Orson Scott Card’s Ender’s Game won both the Hugo and Nebula awards for 1985. Ender Wiggin, a brilliant young child, must learn to excel at military games and make his subordinates love him, all while trying to understand how the Buggers think before the Buggers attack Earth a third time. Ender must use not only his physical prowess to survive his training, but he needs all of his wits about him to survive the games and the Buggers.
In Assignment in Eternity (1953), Robert A. Heinlein again tackles the ability of the mind to perform a kind of magic, or extra-sensory perception. A series of four short stories, each deals in some way with humanity’s reaching into the ‘‘Other World’’ or another dimension.

Data extracted from a collection

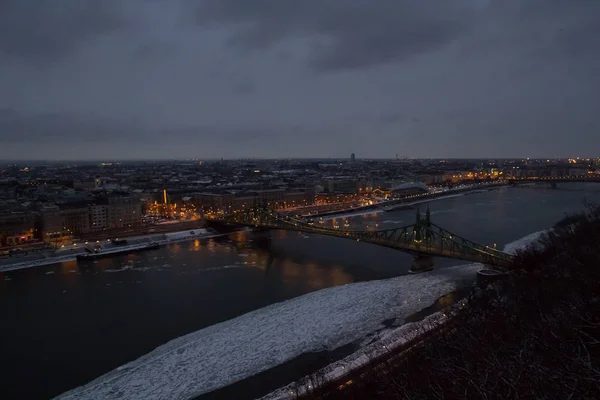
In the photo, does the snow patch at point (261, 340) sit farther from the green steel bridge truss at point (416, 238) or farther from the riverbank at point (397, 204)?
the riverbank at point (397, 204)

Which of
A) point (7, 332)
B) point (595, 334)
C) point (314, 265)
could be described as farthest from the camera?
point (314, 265)

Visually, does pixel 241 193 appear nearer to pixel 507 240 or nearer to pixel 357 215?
pixel 357 215

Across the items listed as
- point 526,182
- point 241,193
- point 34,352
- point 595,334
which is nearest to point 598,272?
point 595,334

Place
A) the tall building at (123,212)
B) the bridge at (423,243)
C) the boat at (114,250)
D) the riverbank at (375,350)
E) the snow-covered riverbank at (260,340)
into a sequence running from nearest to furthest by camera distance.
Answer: the riverbank at (375,350) < the snow-covered riverbank at (260,340) < the bridge at (423,243) < the boat at (114,250) < the tall building at (123,212)

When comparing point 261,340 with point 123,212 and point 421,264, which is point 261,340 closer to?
point 421,264

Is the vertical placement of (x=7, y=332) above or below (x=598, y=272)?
below

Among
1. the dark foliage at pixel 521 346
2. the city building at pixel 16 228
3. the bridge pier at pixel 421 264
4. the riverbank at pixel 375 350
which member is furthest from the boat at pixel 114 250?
the dark foliage at pixel 521 346

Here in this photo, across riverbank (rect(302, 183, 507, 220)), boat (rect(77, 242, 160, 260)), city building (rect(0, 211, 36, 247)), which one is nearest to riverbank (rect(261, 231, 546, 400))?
boat (rect(77, 242, 160, 260))
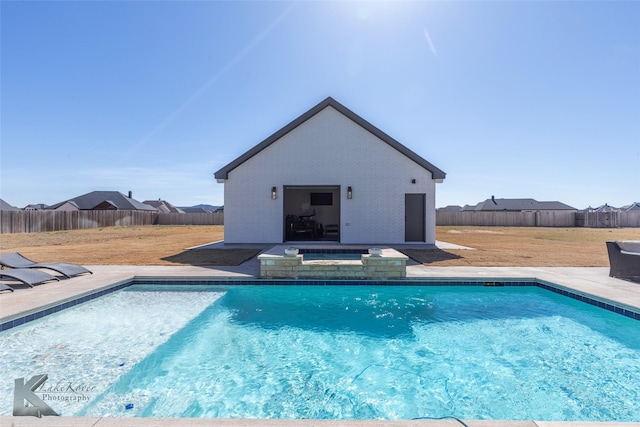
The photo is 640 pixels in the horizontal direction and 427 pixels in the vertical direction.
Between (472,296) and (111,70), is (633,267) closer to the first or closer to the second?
(472,296)

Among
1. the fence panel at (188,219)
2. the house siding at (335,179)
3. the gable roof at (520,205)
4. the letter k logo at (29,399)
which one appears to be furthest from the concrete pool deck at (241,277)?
the gable roof at (520,205)

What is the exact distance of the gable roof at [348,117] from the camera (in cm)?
1359

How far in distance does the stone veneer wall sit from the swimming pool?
817 millimetres

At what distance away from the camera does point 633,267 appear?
23.5 ft

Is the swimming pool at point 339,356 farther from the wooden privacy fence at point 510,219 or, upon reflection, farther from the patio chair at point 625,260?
the wooden privacy fence at point 510,219

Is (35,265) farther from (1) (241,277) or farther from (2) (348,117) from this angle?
(2) (348,117)

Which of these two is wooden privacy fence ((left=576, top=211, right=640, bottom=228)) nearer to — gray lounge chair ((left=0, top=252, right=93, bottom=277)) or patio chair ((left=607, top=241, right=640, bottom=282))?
patio chair ((left=607, top=241, right=640, bottom=282))

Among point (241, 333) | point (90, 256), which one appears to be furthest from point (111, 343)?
point (90, 256)

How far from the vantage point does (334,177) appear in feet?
45.4

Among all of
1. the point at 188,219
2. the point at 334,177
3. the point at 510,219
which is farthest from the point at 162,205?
the point at 510,219

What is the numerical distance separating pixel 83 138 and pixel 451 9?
27.2 m

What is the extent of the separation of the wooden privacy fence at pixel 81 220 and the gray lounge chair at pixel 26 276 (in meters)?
22.0

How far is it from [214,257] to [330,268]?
4825mm

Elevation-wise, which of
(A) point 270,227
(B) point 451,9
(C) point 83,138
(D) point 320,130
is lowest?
(A) point 270,227
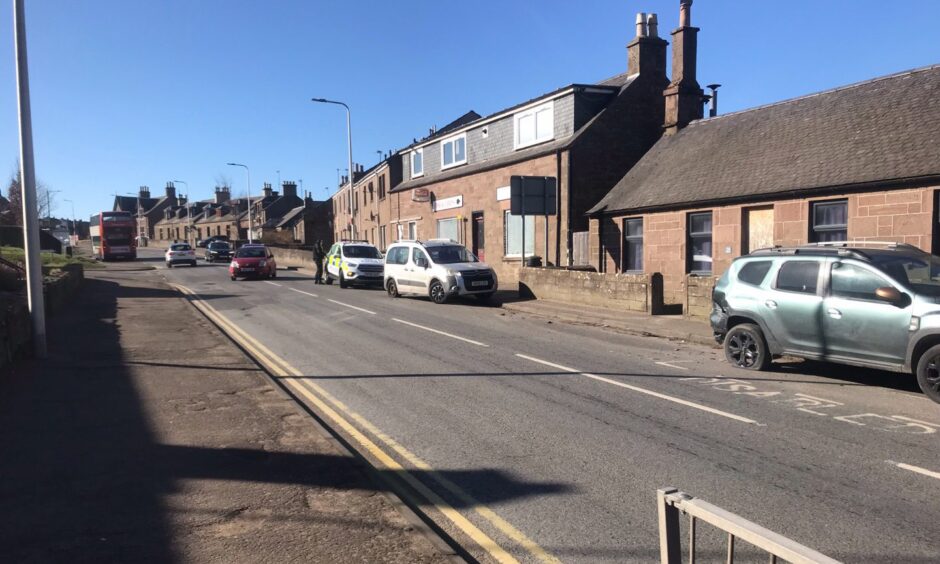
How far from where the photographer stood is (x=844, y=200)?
13648 mm

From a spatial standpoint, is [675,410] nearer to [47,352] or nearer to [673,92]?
[47,352]

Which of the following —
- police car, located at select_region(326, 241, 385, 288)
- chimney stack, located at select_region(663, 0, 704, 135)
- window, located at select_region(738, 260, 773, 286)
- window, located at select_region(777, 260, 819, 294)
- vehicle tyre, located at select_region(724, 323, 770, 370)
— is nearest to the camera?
window, located at select_region(777, 260, 819, 294)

[Problem set]:
1: Answer these questions from the science fiction passage:
(a) Which two awards did Ender's Game win for 1985?
(b) Which attack on Earth by the Buggers is Ender trying to anticipate?
(c) How many short stories make up Assignment in Eternity?
2: Please decide whether each statement agrees with the science fiction passage, answering yes or no and quoting the words that decide it:
(a) Assignment in Eternity dates from 1953.
(b) Ender relies only on his physical prowess to survive his training.
(c) Ender Wiggin is described as a young child.

[Answers for this exercise]:
1:
(a) The Hugo and Nebula awards.
(b) Their third attack on Earth.
(c) Four.

2:
(a) Yes: "In Assignment in Eternity (1953)"
(b) No: "Ender must use not only his physical prowess to survive his training, but he needs all of his wits about him"
(c) Yes: "Ender Wiggin, a brilliant young child"